Я закрыла дверцу, взгляд скользнул к залитым солнцем лесам, покрывающим гору на севере фермы, но грубое приветствие перебило мою зарождающуюся мысль о походе в гору.
— Сейбер! — Доминика появилась в большом открытом дверном проеме просторной конюшни, побежала по гравию двора ко мне. На пару дюймов ниже и с формами пышнее моего тела в метр семьдесят ростом, она не выглядела как та, кто регулярно таскал тюки сена в пятьдесят пудов. Ее черные, сильно вьющиеся волосы были короткими, красные очки выделялись на золотистой коже.
— Я рада, что ты вернулась, — сказала она, останавливаясь рядом со мной. — Два новых коня хуже, чем мы ожидали. Завтра прибудет ветеринар, но ты можешь посмотреть?
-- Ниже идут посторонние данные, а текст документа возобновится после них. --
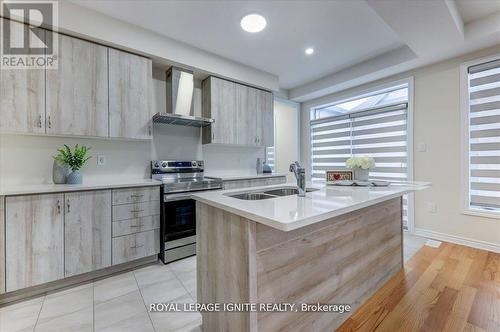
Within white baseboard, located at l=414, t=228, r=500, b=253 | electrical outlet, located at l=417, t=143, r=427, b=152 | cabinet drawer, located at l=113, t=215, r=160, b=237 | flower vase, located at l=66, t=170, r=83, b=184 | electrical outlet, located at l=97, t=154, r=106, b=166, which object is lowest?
white baseboard, located at l=414, t=228, r=500, b=253

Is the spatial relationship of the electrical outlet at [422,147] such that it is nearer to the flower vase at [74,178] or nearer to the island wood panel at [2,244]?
the flower vase at [74,178]

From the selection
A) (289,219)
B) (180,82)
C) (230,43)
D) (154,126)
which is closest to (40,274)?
(154,126)

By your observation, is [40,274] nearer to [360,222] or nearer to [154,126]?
[154,126]

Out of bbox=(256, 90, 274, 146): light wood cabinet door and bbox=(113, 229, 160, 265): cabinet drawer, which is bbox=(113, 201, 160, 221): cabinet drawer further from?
bbox=(256, 90, 274, 146): light wood cabinet door

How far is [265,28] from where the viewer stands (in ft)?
8.38

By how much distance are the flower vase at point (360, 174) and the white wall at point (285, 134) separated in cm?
236

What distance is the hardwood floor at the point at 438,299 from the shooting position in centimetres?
152

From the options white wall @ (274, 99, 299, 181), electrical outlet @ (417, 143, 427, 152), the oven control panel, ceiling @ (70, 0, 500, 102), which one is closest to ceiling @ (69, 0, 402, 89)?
ceiling @ (70, 0, 500, 102)

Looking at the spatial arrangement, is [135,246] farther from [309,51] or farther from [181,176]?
[309,51]

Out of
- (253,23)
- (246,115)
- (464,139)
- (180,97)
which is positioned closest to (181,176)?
(180,97)

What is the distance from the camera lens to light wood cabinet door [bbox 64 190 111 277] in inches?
78.7

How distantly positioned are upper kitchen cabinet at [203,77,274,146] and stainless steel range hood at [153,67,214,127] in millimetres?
295

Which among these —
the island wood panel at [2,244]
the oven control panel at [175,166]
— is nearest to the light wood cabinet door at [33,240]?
the island wood panel at [2,244]

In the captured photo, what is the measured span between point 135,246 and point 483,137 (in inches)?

— Конечно, — быстро сказала я.
— Большой серый конь хромает, — говорила она, пока мы шли к конюшне. — У него самый ужасный случай молочницы копыт в моей жизни. Маленький двигается хорошо, но он весит меньше нормы, и он выплюнул половину своего сена. Я подозреваю серьезные проблемы с зубами.
— С этим я вряд ли смогу сильно помочь, — я могла помочь с копытами, но не зубами. — Это лошади Харви Уитби?
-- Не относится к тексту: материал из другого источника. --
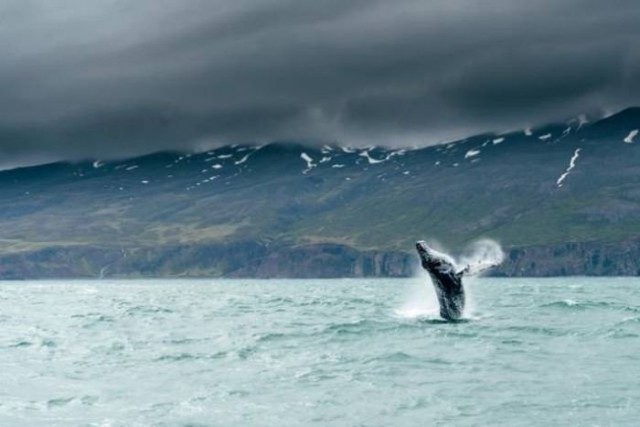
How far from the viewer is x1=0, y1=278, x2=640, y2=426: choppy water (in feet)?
79.3

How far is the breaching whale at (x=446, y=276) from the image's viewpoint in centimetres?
4319

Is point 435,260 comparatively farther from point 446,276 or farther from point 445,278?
point 445,278

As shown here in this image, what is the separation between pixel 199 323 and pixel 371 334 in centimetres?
1477

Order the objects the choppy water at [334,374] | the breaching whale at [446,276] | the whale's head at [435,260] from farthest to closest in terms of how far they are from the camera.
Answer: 1. the breaching whale at [446,276]
2. the whale's head at [435,260]
3. the choppy water at [334,374]

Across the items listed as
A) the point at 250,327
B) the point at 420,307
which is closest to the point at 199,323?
the point at 250,327

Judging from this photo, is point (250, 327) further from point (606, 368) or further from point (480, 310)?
point (606, 368)

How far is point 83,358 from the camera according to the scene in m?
36.7

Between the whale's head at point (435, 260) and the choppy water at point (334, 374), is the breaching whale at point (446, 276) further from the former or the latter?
the choppy water at point (334, 374)

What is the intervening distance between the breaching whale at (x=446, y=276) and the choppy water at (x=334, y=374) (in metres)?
1.45

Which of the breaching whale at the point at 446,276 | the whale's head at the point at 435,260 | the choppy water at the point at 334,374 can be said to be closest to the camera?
the choppy water at the point at 334,374

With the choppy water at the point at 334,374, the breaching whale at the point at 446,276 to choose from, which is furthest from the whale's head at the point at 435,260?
the choppy water at the point at 334,374

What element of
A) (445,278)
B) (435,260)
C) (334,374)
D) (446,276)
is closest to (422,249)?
(435,260)

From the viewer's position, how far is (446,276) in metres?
43.9

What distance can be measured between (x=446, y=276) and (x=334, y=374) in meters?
14.5
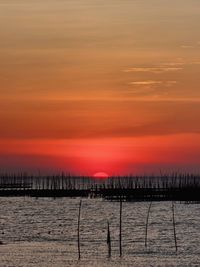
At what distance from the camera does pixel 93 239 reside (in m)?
61.6

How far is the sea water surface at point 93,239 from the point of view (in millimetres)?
47750

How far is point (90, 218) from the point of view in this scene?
89.4m

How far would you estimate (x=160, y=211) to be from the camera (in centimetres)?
10569

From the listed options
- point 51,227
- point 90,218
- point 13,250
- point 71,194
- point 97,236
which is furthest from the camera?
point 71,194

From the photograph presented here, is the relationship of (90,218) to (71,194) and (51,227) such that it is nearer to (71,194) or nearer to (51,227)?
(51,227)

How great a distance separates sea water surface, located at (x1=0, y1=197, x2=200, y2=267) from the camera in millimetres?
47750

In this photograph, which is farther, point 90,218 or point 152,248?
point 90,218

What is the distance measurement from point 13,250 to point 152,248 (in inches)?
395

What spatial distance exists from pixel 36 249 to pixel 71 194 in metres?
73.2

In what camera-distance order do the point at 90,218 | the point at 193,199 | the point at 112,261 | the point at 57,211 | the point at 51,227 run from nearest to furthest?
the point at 112,261
the point at 51,227
the point at 90,218
the point at 57,211
the point at 193,199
— Да, — прорычала Доминика. — Он не должен был вообще покупать лошадей для своих избалованных дочерей. Те девочки ни разу в жизни не убирали в загоне, так что, конечно, они не знают, как заботиться о лошади. Им все равно. Но тот гад предпочел бы бросить лошадей в поле и забыть о них, чем отдать их мне.
Отдать животных — даже тех, которых он не хотел — в организацию спасения было бы равносильно признанию, что он совершил ошибку. А Харви Уитби не ошибался.
Хруст наших шагов сменился стуком ботинок по бетону. «Сердца и копыта» не было элитным объектом — почти все здания нуждались в свежей краски десятки лет — но Доминика влила все, что у нее было, в полное восстановление конюшни восемь лет назад.
Слева ряд просторных загонов тянулся вдоль стены, каждый открывался в загон на улице вдвое больше размером. Слева окна обрамляли большую арену в стенах здания, оттуда свет солнца проникал в конюшню.
— По крайней мере, ты смогла забрать их на аукционе, — пробормотала я.
— Вдвое дороже, чем должна была заплатить. Покупатели мяса снова подняли цену против меня, — она невесело ухмыльнулась. — Я ответила тем же.
Лошади в загонах с любопытством поднимали уши, высовывали головы в проемы в дверцах их загонов, глядя, как мы проходили мимо.
Я нахмурилась.
— Ты сказала две лошади. Разве у Уитби не было три?
Плечи Доминики гневно дрогнули.
— Я ожидала три на аукционе, но третьей там не было.
— Уитби оставил ее себе?
— Наверное, но я не понимаю, зачем.
В дальнем конце конюшни две незнакомые лошади стояли в открытых стойлах, привязанные к столбикам.
Грета, совладелица фермы, посмотрела на нас, когда мы подошли. Выше меня, тощая и с сильным загаром из-за часов под солнцем, она отличалась от Доминики во всем, кроме бескомпромиссной верности зверям, о которых они заботились.
Она стояла возле светло-серого коня в яблоках, тихо ворковала с конем, пока потирала его лоб. Ростом в семнадцать ладоней, он был крупным для прогулок верхом, в нем было что-то от ломовой лошади — Першерон, наверное, судя по его цвету, крепкому телосложению и мощным ногам. Меньший коричневый конь был четвертьмильным, он нервно крутил ушами, изучая незнакомое место.